Any such vision of history is fairly simpleminded and might best be
confined to primers and handbooks. Or it can furnish conservative critics
a model for a kind of self-purification of the art market, serving to
shore up a normative view where the events in question are provided
a wholly natural development (with recession as the destiny of modernist
thought); or it can simply trigger still another revival, referring
in this case to the art of the seventies. But that’s hardly the
way things look in the production of art. We can’t restrict our
attention to a list of symptoms that point to a shift in the horizons
of postmodern thought as determined by a logic of decade-long cycles.
The problem, instead, is to embark on a search for specific methods
and practices that allow a transposition and further elaboration of
a constellation of concepts that enable us to come to terms with history,
semiotics, and politics. It’s not that conceptual art was of no
importance; rather it has to be seen as a part of a history of activities
that did their best to steer clear of cultural and institutional contamination.

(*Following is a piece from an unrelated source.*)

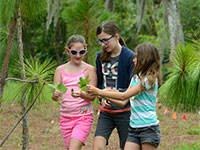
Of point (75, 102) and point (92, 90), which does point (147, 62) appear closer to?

It’s equally impossible to jettison the eighties. A version of
history that finds its terms in repetitions and revivals, a form of
semiotics stuck fast on the shoals of allegory, and notions of politics
that confine themselves to interior confrontations, may prove itself
superior to the potential hegemony of the purchasing power of the middle
classes. This however, does nothing to invalidate specific artistic
practices such as re-photography, remakes, appropriations, trash, cynical
affirmation, billboard politics, and so forth; and it’s surely
no cause to throttle their preservation for the better times of the
next new art boom.
An early work by Fareed Armaly is a fine example of the first formulation
of a similar praxis; it also indicates how its methods could be transposed
for a new, further paradigm. Wechselkurse (Rates of exchange) was made
in 1989 and consisted of twelve spheres of snow—twelve spheres
of nothing but snow. Each rested on a pedestal, and taken as a group,
defined a field that corresponds on an abstract plane to the shared
internal market of the European Economic Community. What the spheres
finally came to represent is the free play of the market economy. Though
still entirely trussed up in the object logic of the eighties, these
banal, kitschy objects were employed with a certain irony, and contained
a first indication of an escape route from the dead end structures of
that form of discourse. When compared to the slightly earlier Individual
Works by Allan McCollum (over ten thousand pieces that sought to broach
the discourse on the object in terms of quantification), Armaly’s
twelve, totally identical objects exhibited a wholly different level
of flexibility in the construction of sign and meaning: the object itself
was the only content of its own distribution.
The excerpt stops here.